Светлый фон

Адамс проснулся с восходом солнца и убедился, что ружья его и патронташа как не бывало. Носильщики ничего не могли сказать. Он достаточно научился туземному наречию, чтобы расспросить их, но они только и делали, что трясли отрицательно головой, и Адамс начал было обдумывать, как воздействовать на них, когда Берселиус вылез из палатки.

Силы его возвратились. Растерянный взгляд исчез, но выражение лица стало другим. Вечная полуулыбка, являвшаяся такой своеобразной принадлежностью его лица, совершенно исчезла. Спокойный взгляд, ни на кого не смотревший снизу вверх и ни перед кем не опускавшийся, властное выражение и развязность, присущая ему, полному самообладания и силе, — куда девалось все это?

Глядя на своего спутника, Адамс испытал то, что мы испытываем при виде внезапно изуродованного человека.

Кому не приходилось видеть человека, внезапно изменившегося вследствие несчастного случая на охоте, железнодорожного крушения или большого горя; человека, о котором говорят: «Да, он уже совсем не тот, кем был до своего несчастья».

Вчера еще этот человек был бодр и весел, полон ума и жизненной силы, сегодня же вы видите совершенно иное создание, с отвислой губой, потухшим взглядом и неуверенностью движений, выдающей слабость низшего ума.

У Берселиуса губа не отвисла, и в манерах не было недостатка нормальной решимости здорового человека; происшедшая в нем перемена была не так резка, но более чем очевидна.

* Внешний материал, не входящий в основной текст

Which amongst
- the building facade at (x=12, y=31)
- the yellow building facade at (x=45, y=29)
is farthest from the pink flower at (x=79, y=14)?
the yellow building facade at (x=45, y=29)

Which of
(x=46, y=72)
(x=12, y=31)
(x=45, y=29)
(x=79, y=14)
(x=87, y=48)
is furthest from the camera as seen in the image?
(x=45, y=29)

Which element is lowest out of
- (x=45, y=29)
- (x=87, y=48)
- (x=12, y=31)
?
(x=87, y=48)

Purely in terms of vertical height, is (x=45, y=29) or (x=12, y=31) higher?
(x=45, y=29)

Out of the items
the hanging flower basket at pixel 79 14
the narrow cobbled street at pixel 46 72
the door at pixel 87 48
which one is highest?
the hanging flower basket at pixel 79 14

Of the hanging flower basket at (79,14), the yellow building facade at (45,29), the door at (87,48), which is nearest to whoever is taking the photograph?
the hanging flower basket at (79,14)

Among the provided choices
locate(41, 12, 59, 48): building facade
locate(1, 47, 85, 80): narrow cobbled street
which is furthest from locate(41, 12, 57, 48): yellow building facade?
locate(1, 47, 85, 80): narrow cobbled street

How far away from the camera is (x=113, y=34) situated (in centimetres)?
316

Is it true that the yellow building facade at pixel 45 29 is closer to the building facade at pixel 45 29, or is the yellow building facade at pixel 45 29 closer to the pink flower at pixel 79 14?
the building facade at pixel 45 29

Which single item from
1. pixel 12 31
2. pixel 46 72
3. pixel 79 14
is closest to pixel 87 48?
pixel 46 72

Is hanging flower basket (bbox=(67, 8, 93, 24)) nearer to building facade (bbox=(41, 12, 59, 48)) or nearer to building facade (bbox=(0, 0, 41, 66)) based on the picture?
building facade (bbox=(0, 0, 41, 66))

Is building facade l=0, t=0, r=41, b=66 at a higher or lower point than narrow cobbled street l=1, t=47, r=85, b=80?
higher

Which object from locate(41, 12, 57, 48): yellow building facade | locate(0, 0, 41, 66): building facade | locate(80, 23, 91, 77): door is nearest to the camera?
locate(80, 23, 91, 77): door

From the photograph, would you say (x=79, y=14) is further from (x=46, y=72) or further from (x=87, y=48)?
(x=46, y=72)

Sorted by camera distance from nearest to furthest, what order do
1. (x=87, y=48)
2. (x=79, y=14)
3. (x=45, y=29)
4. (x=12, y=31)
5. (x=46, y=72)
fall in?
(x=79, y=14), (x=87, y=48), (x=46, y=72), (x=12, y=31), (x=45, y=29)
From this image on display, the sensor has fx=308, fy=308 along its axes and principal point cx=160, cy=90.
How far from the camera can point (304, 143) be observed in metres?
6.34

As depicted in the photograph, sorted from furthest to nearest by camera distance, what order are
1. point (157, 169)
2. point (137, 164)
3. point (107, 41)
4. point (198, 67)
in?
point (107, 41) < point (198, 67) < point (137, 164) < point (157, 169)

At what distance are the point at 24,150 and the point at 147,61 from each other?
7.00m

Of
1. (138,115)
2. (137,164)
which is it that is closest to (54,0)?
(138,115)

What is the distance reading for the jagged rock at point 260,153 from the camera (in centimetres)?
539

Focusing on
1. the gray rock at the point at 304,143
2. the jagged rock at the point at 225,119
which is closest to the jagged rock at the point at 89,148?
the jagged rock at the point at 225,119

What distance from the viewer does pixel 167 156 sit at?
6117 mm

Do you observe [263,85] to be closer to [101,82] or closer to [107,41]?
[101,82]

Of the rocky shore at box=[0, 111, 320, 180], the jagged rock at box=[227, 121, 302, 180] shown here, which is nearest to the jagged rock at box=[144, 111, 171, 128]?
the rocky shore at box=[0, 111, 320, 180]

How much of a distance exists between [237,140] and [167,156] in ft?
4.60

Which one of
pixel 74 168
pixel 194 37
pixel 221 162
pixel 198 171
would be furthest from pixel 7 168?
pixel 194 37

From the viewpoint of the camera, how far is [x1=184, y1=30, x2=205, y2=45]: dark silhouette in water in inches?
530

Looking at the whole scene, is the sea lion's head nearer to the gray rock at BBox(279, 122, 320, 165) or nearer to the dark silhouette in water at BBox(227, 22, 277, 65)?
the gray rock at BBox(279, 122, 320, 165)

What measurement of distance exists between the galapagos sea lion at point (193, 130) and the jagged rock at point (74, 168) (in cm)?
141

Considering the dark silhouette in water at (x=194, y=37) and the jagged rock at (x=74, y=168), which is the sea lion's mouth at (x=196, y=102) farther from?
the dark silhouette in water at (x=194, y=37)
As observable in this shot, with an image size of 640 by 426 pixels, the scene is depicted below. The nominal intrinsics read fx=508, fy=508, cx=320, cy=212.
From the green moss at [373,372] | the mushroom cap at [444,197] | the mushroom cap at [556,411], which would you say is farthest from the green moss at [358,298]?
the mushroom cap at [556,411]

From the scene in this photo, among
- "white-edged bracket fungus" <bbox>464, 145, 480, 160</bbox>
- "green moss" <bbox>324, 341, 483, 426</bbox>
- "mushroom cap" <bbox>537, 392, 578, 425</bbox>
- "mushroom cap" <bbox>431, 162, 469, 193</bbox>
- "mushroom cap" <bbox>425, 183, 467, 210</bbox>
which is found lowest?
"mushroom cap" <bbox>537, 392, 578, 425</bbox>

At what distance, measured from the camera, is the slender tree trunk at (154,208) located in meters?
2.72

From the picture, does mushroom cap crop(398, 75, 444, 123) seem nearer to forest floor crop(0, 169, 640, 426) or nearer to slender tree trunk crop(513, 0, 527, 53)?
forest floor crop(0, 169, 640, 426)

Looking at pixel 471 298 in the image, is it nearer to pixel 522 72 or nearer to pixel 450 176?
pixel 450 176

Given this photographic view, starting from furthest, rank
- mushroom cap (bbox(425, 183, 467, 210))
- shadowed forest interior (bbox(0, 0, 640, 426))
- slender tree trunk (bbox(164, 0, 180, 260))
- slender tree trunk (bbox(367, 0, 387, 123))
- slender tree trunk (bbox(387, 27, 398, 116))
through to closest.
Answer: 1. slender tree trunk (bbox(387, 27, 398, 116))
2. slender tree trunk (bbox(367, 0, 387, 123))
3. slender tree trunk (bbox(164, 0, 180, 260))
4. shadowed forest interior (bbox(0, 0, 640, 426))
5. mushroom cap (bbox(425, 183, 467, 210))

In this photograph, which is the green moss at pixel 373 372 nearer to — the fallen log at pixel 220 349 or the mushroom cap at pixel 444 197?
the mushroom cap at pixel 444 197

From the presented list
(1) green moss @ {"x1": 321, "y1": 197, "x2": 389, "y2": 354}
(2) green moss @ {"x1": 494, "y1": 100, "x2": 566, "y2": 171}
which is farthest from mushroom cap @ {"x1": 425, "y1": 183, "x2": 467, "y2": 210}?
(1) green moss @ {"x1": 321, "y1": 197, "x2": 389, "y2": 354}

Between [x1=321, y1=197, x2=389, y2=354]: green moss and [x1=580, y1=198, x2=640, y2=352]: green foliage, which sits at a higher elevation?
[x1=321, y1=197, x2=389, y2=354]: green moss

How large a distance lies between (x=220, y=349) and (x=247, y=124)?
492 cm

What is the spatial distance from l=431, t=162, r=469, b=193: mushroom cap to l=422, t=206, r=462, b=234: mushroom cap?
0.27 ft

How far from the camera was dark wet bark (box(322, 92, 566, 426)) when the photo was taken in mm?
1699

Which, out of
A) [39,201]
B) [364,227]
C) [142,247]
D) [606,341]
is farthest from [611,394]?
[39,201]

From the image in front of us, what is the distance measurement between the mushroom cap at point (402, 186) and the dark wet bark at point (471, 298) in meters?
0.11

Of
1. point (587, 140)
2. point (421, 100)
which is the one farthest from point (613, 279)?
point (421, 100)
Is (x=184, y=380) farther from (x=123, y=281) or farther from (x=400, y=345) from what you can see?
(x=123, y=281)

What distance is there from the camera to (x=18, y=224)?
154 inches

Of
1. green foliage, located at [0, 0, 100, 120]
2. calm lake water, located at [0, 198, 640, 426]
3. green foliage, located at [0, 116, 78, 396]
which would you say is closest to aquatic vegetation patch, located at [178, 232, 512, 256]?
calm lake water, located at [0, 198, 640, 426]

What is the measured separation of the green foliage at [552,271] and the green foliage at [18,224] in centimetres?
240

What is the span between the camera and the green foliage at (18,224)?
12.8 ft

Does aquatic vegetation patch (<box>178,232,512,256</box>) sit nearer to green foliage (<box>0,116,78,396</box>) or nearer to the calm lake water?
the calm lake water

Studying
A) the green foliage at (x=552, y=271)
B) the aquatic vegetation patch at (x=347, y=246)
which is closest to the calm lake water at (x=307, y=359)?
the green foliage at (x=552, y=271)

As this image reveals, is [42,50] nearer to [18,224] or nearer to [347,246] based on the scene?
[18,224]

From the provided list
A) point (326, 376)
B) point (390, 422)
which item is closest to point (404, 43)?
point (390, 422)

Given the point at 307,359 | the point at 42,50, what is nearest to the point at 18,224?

Природа так высоко поставила его над другими людьми, что даже трещина в пьедестале, и та была заметна; что же касается повреждения, нанесенного самой статуе, то понадобится лестница времени, чтобы добраться до него.

Сегодня Берселиус не только не казался угнетенным, но, скорее, даже веселым. Он умылся, дал перевязать себя Адамсу и сел за жалкий завтрак из мясных консервов и маниоковых лепешек, с водой, зачерпнутой тыквенной бутылкой из пруда.

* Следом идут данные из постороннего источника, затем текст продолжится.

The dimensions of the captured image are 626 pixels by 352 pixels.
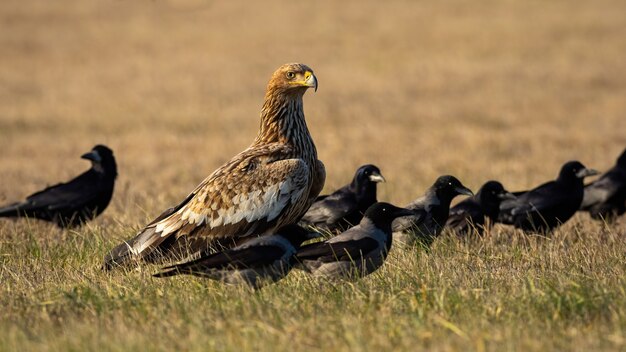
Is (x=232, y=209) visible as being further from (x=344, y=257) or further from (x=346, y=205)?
(x=346, y=205)

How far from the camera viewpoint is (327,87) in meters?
27.7

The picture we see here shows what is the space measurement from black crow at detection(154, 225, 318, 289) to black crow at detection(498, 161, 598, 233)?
3777 millimetres

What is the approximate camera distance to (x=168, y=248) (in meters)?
7.84

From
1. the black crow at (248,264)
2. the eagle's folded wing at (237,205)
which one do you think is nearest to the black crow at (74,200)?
the eagle's folded wing at (237,205)

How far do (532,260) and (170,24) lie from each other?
99.8 ft

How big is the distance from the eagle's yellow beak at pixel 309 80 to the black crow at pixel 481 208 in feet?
7.58

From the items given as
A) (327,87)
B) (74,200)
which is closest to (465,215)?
(74,200)

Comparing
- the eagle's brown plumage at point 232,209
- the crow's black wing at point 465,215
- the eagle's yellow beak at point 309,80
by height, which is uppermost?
the eagle's yellow beak at point 309,80

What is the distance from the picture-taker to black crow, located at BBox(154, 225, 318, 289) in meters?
6.80

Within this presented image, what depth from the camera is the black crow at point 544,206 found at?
1025 cm

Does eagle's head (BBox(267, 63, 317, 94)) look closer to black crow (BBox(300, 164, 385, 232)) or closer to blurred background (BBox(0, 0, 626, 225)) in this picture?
black crow (BBox(300, 164, 385, 232))

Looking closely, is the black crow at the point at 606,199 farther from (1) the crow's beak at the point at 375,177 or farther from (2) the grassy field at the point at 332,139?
(1) the crow's beak at the point at 375,177

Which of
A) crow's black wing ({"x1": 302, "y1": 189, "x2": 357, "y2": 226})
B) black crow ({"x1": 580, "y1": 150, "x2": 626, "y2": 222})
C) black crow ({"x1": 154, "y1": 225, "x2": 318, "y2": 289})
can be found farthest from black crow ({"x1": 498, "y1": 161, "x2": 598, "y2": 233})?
black crow ({"x1": 154, "y1": 225, "x2": 318, "y2": 289})

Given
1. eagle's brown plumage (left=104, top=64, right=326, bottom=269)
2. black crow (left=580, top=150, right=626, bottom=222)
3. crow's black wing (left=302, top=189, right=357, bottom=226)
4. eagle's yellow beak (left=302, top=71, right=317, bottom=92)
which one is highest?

Он не упоминал о тумане в голове, и Адамс тщательно обходил этот вопрос.

«Проспался!» — подумал Адамс. — А все-таки, это не тот человек. Он в десять раз стал человечнее и более похож на других. Интересно, сколько времени это может продлиться? Должно быть, до тех пор, пока он будет чувствовать себя больным».

Он встал за своей трубой, когда Берселиус, который теперь кончил завтракать и также встал на ноги, поманил его к себе:

— Мы отсюда пришли? — спросил он, указывая на запад.

— Да, — сказал Адамс, — отсюда.

— Видите линию горизонта? — спросил Берселиус.

— Да, я вижу эту линию.

— Так вот — память доводит меня до этой линии, но не дальше.

«Беда! — подумал Адамс, — опять все начинается сначала!»